Look through the entries for the string "family", and copy each line that holds it.

• _ENTRIES SUPPLIED_:
+ + + + +
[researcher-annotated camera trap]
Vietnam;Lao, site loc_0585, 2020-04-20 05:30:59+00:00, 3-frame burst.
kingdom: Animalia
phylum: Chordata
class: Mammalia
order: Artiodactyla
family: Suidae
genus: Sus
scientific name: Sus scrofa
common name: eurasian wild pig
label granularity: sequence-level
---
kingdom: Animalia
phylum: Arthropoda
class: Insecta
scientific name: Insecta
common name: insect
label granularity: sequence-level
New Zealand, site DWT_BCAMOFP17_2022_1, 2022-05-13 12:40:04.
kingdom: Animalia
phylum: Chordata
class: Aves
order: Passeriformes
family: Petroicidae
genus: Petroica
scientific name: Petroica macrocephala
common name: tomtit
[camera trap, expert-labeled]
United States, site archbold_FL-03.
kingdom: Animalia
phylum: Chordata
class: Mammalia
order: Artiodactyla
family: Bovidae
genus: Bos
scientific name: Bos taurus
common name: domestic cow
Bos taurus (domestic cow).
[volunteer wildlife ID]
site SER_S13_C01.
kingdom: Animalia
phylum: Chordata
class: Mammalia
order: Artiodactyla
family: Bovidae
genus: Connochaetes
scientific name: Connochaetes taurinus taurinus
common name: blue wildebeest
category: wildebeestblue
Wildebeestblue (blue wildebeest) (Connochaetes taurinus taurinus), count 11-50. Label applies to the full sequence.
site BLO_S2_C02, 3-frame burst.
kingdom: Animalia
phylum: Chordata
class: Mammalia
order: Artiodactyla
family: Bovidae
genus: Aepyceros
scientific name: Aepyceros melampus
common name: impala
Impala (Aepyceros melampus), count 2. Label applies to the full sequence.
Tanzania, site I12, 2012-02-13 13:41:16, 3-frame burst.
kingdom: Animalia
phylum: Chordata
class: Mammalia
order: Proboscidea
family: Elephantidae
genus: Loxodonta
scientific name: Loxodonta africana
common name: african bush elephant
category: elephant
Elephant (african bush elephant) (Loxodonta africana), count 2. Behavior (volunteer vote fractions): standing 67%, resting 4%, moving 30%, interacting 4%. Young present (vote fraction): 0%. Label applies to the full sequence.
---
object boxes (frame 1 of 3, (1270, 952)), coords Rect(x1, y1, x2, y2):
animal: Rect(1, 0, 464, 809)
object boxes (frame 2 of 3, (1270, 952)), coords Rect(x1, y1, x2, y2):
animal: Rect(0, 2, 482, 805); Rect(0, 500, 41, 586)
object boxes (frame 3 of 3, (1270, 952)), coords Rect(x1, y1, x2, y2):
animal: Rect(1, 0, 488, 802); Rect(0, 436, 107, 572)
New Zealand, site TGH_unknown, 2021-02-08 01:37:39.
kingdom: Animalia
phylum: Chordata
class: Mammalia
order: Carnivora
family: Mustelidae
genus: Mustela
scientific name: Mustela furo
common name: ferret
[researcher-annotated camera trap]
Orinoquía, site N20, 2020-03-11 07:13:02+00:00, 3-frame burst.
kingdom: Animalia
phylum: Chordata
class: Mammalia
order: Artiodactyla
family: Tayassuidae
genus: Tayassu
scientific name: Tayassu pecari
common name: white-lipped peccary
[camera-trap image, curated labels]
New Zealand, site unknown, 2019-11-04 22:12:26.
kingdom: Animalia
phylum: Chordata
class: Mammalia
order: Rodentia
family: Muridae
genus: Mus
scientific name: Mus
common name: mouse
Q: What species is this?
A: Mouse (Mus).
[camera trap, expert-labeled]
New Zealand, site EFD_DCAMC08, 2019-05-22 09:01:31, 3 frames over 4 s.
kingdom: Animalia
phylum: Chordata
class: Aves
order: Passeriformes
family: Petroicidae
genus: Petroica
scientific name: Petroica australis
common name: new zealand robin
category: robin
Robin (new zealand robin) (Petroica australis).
+ + + + +
• _ANSWER SPACE_:
family: Suidae
family: Petroicidae
family: Bovidae
family: Bovidae
family: Bovidae
family: Elephantidae
family: Mustelidae
family: Tayassuidae
family: Muridae
family: Petroicidae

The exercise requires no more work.